» **Data provided**:

+--

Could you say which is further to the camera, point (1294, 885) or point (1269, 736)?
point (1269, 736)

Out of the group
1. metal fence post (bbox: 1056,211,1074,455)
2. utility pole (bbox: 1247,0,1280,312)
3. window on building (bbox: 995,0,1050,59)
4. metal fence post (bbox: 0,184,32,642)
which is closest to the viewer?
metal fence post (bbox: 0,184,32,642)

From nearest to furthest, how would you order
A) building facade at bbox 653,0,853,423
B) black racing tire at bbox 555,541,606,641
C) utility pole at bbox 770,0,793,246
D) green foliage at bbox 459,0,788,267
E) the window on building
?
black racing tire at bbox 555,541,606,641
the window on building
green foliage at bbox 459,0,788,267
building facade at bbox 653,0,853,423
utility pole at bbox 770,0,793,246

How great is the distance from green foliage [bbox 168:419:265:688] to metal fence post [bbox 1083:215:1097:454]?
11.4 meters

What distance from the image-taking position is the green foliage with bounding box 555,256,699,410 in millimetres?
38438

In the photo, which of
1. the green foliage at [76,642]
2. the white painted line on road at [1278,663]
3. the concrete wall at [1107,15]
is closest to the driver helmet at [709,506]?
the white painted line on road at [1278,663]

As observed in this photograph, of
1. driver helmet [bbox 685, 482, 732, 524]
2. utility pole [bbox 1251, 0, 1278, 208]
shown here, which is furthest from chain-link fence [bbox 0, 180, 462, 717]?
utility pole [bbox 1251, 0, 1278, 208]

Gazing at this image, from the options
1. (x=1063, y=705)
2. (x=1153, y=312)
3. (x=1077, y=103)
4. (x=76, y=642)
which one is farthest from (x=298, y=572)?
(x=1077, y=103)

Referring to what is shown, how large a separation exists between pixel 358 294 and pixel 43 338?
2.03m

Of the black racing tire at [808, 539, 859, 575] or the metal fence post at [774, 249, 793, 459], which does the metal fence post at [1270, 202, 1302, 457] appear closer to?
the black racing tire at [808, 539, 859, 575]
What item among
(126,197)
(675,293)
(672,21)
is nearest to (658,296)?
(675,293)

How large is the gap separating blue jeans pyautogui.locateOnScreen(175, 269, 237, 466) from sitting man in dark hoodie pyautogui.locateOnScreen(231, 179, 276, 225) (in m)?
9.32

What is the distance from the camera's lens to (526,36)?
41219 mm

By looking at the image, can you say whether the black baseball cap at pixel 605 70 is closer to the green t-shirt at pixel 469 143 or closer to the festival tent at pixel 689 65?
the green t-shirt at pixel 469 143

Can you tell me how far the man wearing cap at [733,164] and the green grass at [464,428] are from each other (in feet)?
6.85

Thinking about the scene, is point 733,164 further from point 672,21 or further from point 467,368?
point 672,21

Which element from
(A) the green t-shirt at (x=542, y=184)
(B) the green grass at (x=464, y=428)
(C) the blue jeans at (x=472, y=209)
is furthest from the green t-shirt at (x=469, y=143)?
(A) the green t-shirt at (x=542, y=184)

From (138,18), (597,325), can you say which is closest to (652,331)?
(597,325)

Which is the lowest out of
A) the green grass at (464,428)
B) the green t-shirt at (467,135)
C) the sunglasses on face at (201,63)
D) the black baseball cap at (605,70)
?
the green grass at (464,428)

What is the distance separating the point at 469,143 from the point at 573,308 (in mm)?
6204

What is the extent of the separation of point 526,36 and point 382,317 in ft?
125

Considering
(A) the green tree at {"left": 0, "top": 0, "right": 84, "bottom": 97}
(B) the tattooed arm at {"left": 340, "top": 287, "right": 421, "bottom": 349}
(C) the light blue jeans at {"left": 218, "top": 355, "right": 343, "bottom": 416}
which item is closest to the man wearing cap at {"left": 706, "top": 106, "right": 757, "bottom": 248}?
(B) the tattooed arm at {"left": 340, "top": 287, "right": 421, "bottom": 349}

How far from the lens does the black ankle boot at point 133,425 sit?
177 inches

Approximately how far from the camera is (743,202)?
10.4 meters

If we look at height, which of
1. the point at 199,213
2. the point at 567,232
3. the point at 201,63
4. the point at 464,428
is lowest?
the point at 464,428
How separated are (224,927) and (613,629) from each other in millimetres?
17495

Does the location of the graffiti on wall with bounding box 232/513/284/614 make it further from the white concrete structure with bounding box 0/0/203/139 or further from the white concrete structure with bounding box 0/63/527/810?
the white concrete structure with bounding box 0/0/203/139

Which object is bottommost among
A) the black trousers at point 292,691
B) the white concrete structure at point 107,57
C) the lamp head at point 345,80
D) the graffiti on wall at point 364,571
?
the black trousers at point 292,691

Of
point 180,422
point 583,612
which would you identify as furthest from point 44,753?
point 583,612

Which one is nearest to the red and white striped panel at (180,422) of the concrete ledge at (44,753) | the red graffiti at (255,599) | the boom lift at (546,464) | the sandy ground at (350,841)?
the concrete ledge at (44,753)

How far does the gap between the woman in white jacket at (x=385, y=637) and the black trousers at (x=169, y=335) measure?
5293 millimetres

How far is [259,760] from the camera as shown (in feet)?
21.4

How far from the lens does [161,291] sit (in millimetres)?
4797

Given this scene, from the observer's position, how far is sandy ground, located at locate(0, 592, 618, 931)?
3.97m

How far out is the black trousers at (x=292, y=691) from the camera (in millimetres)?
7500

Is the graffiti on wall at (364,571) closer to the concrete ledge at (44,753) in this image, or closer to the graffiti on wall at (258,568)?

+--

» **Problem description**:
Edit the records above by replacing every occurrence of "sandy ground" with "sandy soil", and reproduce all the lines with everything else left unchanged.

» **Answer for the task**:
Could you say which is further to the camera, point (1294, 885) or point (1269, 736)?
point (1269, 736)

Out of the group
1. metal fence post (bbox: 1056,211,1074,455)
2. utility pole (bbox: 1247,0,1280,312)
3. window on building (bbox: 995,0,1050,59)
4. metal fence post (bbox: 0,184,32,642)
which is closest to the viewer?
metal fence post (bbox: 0,184,32,642)

From nearest to furthest, how would you order
A) building facade at bbox 653,0,853,423
B) black racing tire at bbox 555,541,606,641
C) utility pole at bbox 770,0,793,246
D) green foliage at bbox 459,0,788,267
E) the window on building
?
black racing tire at bbox 555,541,606,641
the window on building
green foliage at bbox 459,0,788,267
building facade at bbox 653,0,853,423
utility pole at bbox 770,0,793,246

How great is the distance from green foliage [bbox 168:419:265:688] to metal fence post [bbox 1083:215:1097:454]?
11.4 meters

What distance from the image-taking position is the green foliage with bounding box 555,256,699,410 in millimetres?
38438

In the photo, which of
1. the green foliage at [76,642]
2. the white painted line on road at [1278,663]
3. the concrete wall at [1107,15]
is closest to the driver helmet at [709,506]?
the white painted line on road at [1278,663]

As observed in this photograph, of
1. driver helmet [bbox 685, 482, 732, 524]
2. utility pole [bbox 1251, 0, 1278, 208]
shown here, which is furthest from chain-link fence [bbox 0, 180, 462, 717]?
utility pole [bbox 1251, 0, 1278, 208]

Gazing at this image, from the options
1. (x=1063, y=705)
2. (x=1153, y=312)
3. (x=1077, y=103)
4. (x=76, y=642)
which one is farthest from (x=298, y=572)?
(x=1077, y=103)

Referring to what is shown, how large a separation exists between pixel 358 294 and pixel 43 338?
2.03m

Of the black racing tire at [808, 539, 859, 575] or the metal fence post at [774, 249, 793, 459], which does the metal fence post at [1270, 202, 1302, 457] appear closer to?
the black racing tire at [808, 539, 859, 575]
What item among
(126,197)
(675,293)
(672,21)
is nearest to (658,296)?
(675,293)

How large is the gap separating blue jeans pyautogui.locateOnScreen(175, 269, 237, 466) from sitting man in dark hoodie pyautogui.locateOnScreen(231, 179, 276, 225) (in m)?
9.32

What is the distance from the camera's lens to (526,36)?
41219 mm

By looking at the image, can you say whether the black baseball cap at pixel 605 70 is closer to the green t-shirt at pixel 469 143 or closer to the festival tent at pixel 689 65?
the green t-shirt at pixel 469 143

Can you tell me how far the man wearing cap at [733,164] and the green grass at [464,428] are from each other (in feet)?
6.85

Thinking about the scene, is point 733,164 further from point 672,21 or further from point 467,368?
point 672,21

Which element from
(A) the green t-shirt at (x=542, y=184)
(B) the green grass at (x=464, y=428)
(C) the blue jeans at (x=472, y=209)
is furthest from the green t-shirt at (x=469, y=143)?
(A) the green t-shirt at (x=542, y=184)

From (138,18), (597,325), can you say which is closest to (652,331)?
(597,325)

Which is the lowest out of
A) the green grass at (464,428)
B) the green t-shirt at (467,135)
C) the sunglasses on face at (201,63)
D) the black baseball cap at (605,70)
?
the green grass at (464,428)

What is the distance separating the point at 469,143 from the point at 573,308 (in mm)?
6204

What is the extent of the separation of point 526,36 and point 382,317 in ft?
125

Considering
(A) the green tree at {"left": 0, "top": 0, "right": 84, "bottom": 97}
(B) the tattooed arm at {"left": 340, "top": 287, "right": 421, "bottom": 349}
(C) the light blue jeans at {"left": 218, "top": 355, "right": 343, "bottom": 416}
which item is closest to the man wearing cap at {"left": 706, "top": 106, "right": 757, "bottom": 248}?
(B) the tattooed arm at {"left": 340, "top": 287, "right": 421, "bottom": 349}

How far from the lens does the black ankle boot at point 133,425 sit?
177 inches

Approximately how far from the camera is (743,202)?
10.4 meters

If we look at height, which of
1. the point at 199,213
2. the point at 567,232
3. the point at 201,63
4. the point at 464,428
is lowest?
the point at 464,428
How separated are (224,927) and (613,629) from each other in millimetres?
17495

Does the location of the graffiti on wall with bounding box 232/513/284/614 make it further from the white concrete structure with bounding box 0/0/203/139 or further from the white concrete structure with bounding box 0/63/527/810?
the white concrete structure with bounding box 0/0/203/139

Which object is bottommost among
A) the black trousers at point 292,691
B) the white concrete structure at point 107,57
C) the lamp head at point 345,80
D) the graffiti on wall at point 364,571
?
the black trousers at point 292,691

Of
point 180,422
point 583,612
which would you identify as furthest from point 44,753?
point 583,612

Which one is nearest to the red and white striped panel at (180,422) of the concrete ledge at (44,753) | the red graffiti at (255,599) | the boom lift at (546,464) | the sandy soil at (350,841)?
the concrete ledge at (44,753)

How far does the gap between the woman in white jacket at (x=385, y=637) and the black trousers at (x=169, y=335) measure?
5293 millimetres

How far is [259,760] from the camera as shown (in feet)?
21.4

How far from the lens does [161,291] sit (in millimetres)?
4797

Given this scene, from the observer's position, how far is sandy soil, located at locate(0, 592, 618, 931)?
3.97m

How far out is the black trousers at (x=292, y=691) from the camera (in millimetres)?
7500

Is the graffiti on wall at (364,571) closer to the concrete ledge at (44,753) in this image, or closer to the graffiti on wall at (258,568)?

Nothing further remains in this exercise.